ExpreS2ion: At the gates of phase 1
Phase 1 study planned in Austria
ExpreS2ion Biotech has recently filed for starting a first-in-human study of its breast cancer vaccine candidate ES2B-C001 in women with a HER2 positive breast cancer. The application is a major step forward in its proprietary pipeline and the company expects first patient to start study treatment in Q1 next year.
The Clinical Trial Application was submitted to the Austrian Agency for Health and Food Safety, BASG. Assuming no further questions are raised, we understand the agency has 35 calendar days to review the application. Once cleared by the authority and the ethics committee, the study will be conducted at the Medical University of Vienna.
Study will look for signs of efficacy
The study will include an initial number of 18 breast cancer patients. Participants will be tested for toxicities and safety with escalating doses of ES2B-C001. At the highest tolerated dose, it will be possible to expand the study with another 18 patients. As in all phase 1 studies, safety is the main primary endpoint. The vaccine's immunogenicity and its preliminary anti-tumor activity in HER2-positive breast cancer will be assessed as secondary and exploratory endpoints.

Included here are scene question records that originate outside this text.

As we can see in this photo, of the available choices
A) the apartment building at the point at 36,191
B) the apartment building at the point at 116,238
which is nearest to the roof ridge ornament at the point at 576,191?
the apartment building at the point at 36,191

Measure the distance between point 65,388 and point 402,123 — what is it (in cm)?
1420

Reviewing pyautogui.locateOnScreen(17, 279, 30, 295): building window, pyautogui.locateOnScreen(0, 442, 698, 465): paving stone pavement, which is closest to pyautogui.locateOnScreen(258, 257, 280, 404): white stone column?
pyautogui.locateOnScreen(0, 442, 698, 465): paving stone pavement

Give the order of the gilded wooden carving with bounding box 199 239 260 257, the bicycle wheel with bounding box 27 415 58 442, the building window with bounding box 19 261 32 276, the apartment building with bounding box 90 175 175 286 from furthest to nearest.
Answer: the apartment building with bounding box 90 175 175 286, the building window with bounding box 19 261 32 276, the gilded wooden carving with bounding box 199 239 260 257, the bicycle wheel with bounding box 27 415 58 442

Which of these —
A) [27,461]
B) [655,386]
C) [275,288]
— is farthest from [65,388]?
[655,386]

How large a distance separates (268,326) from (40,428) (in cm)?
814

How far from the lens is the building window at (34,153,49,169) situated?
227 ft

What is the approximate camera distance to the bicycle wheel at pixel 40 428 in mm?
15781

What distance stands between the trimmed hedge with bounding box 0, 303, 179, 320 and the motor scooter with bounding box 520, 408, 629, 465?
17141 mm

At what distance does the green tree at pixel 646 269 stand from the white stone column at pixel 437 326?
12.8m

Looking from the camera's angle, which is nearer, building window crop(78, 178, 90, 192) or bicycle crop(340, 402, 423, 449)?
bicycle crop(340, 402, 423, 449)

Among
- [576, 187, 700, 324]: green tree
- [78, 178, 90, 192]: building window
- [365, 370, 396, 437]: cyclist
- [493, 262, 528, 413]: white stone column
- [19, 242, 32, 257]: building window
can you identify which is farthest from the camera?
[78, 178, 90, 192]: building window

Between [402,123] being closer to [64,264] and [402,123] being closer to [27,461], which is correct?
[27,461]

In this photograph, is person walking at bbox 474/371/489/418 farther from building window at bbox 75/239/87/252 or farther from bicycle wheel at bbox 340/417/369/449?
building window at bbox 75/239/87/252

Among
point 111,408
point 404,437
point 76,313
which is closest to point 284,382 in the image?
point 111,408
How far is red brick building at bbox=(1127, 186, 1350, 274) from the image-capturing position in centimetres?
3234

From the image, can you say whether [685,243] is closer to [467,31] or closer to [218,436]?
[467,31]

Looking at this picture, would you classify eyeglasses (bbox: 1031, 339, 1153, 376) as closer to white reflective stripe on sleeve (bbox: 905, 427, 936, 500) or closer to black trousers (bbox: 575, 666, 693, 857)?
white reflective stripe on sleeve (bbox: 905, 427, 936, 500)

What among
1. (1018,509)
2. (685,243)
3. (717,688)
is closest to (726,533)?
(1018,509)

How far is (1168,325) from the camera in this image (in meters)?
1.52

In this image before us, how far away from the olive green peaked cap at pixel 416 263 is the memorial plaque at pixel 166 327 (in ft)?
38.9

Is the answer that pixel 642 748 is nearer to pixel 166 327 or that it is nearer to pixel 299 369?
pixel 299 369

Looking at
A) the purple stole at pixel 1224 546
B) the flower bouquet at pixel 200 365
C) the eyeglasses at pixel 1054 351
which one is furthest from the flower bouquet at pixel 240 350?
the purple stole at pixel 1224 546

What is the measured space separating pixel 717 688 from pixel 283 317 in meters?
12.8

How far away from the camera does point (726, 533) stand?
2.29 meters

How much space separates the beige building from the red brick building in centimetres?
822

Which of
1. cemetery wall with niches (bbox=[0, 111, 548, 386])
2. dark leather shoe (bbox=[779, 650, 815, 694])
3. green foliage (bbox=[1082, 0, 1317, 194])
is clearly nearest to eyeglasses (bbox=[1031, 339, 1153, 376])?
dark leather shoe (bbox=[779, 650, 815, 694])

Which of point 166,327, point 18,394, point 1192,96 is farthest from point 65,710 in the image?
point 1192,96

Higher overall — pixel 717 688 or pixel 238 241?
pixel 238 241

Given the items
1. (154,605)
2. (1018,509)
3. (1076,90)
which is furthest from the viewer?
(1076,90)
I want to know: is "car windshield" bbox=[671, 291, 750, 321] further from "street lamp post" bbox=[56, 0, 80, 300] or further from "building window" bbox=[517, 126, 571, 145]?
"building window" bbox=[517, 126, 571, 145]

The full study is expected to last for 20 months, which should allow a final result by the end of 2026. In the meantime, we expect preliminary results from different stages to be released regularly.
The promise of a potent vaccine candidate
In the phase 1 trial, ES2B-C001 will be studied as a therapeutical agent, not in the preventive setting generally assigned to vaccines. The vaccine antigen is designed to overcome treatment resistance that limits current treatments, mainly monoclonal antibodies, by producing polyclonal antibodies binding to the entire HER2 protein instead of a single epitope.
In the longer run, the vaccine candidate may also show a longer protection to relapsed disease. If these properties can be proven in a phase 3 study by a future partner, we expect sales of ES2B-C001 to surpass USD 3bn.
Fair value raised to SEK 2,4
In our previous report we had a 75 percent likelihood of ES2B-C001 initiating a clinical phase 1 trial early next year. We are raising this likelihood to 90 percent after the recent CTA submission and the successful preparation of GMP batches.
This positive component is trimmed by our calculation of the future number of shares. After the recent new shares issue, we have raised our projected number of new shares by the end of 2026 to 162 mln (152). This base scenario leaves our fair value at SEK 2.4 (2,2).